Losing weight is simple on the level of concept. Over time, if you systematically burn off more calories every day that you eat, you'll lose weight. Now, your body plays tricks during that time, so the weight loss won't be a nice smooth-sloped line or curve that exactly tracks your net burn-off, but over time it will happen just as it should. The hard part is doing it, systematically, over a long time, not letting one's progress or lack of progress affect what one eats and does. It's very "simple", you just have to eat carefully and work your butt off.
Being careful how much you eat is likely to work better than trying to utter stop something you love. If you love Coca Cola or cheddar cheese, trying to cut those out entirely is likely to set you up for going nuts and giving up. Having the something you love with appropriate frequency and in appropriate amount for how much you should eat is better - in the near term, as you are less likely to go nuts or give up, and in the long term, as you are forming new habits for the rest of your life.
Potatoes are good - in proper amount a frequency. Similarly, being a potato - a couch potato - is something that should be done appropriately (Is that fitness heresy?).
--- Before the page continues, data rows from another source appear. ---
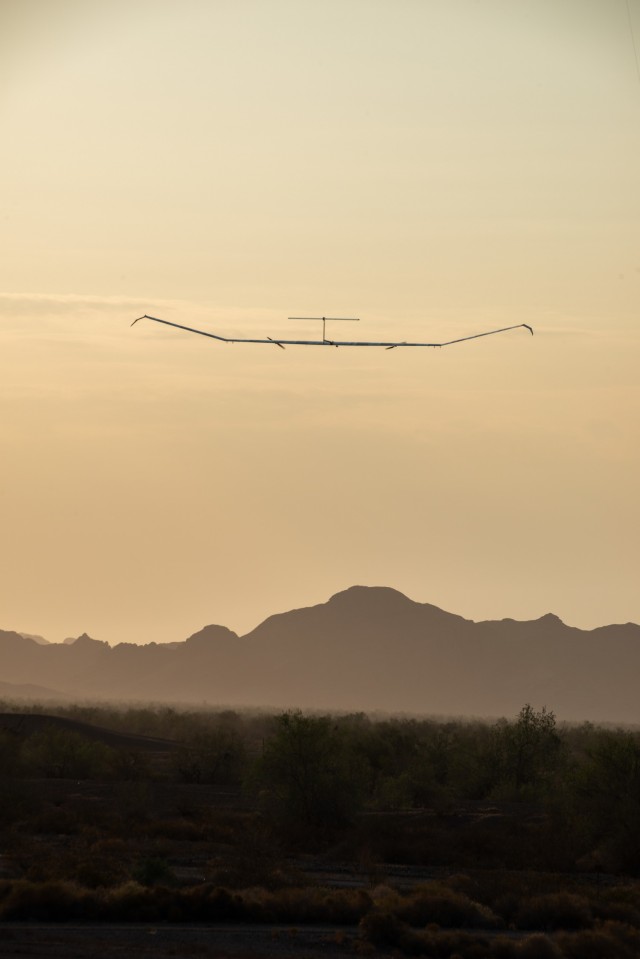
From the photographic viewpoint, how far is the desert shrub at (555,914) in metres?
37.2

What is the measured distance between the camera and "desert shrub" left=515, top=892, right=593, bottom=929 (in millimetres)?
37156

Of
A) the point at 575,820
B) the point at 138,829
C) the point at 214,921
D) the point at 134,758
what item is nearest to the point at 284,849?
the point at 138,829

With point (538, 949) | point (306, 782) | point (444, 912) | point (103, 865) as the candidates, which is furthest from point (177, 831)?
point (538, 949)

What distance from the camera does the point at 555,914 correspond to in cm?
3741

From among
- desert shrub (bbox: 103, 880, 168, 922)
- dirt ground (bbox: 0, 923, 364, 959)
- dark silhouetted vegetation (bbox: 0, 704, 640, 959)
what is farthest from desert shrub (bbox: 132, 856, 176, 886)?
dirt ground (bbox: 0, 923, 364, 959)

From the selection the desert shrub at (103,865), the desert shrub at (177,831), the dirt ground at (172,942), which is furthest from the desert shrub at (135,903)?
the desert shrub at (177,831)

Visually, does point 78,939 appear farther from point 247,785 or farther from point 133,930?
point 247,785

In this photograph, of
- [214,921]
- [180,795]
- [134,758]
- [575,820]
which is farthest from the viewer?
[134,758]

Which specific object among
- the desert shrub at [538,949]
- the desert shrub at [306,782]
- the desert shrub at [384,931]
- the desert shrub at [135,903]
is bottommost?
the desert shrub at [538,949]

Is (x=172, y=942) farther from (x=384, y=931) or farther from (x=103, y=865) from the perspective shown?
(x=103, y=865)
Make couch-potatoing something you do for occasional relaxation, not your way of life. And move …
Moving more is a euphemism for “exercise”. But pretend you didn't hear that, and don't think of what you do as the E-Word. Your moving can be a lot of different things, and the biggest thing is to do what works for you, what you can do several times a week, and won't put you in the hospital or bankruptcy. So, running, walking, kick-boxing, stationary bicycle … what works for you? I'm not young, my starting point was being very out-of-shape, and I'm not rich. And the climate where I live is fairly mild. Put those together, and walking works for me. It's almost free (do get good shoes!). I walk in the neighborhood where I live. Preparation is quick - change clothes and go out the front door. Walking time is easily changeable as I get better or have other things to do.
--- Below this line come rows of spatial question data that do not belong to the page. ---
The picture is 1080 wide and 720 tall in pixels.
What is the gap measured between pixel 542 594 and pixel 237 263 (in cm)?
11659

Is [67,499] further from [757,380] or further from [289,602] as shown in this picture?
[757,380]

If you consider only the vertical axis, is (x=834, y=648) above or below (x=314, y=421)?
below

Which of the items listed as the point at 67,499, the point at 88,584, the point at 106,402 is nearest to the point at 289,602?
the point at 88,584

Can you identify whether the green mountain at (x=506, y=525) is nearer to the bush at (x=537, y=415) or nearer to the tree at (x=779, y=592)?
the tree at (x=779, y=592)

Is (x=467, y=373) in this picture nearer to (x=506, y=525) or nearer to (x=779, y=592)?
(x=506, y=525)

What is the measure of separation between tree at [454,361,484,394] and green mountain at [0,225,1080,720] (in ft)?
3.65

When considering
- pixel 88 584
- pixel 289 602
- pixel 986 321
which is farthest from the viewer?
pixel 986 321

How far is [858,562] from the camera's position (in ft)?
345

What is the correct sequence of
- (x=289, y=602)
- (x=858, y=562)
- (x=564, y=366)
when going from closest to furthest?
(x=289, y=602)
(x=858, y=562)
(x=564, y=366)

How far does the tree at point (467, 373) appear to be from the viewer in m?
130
You can lose weight by eating more carefully. Or you can lose weight by moving more. You'll do better by doing both. And it's important to realize and remember that this is not just something you do for a few weeks or months. You should be forming new habits - eating and “moving”, because you don't want to go back to where you were. Develop the proper balance of enjoying what you eat while being careful of how much. Develop new interests – sports, working out, doing things with friends, whatever works and interests you. I've gone from walking as something I can do 20 or 30 minutes at a time 3-5 days a week to much longer walks and walking in “runs” as long as a 10K or a half-marathon.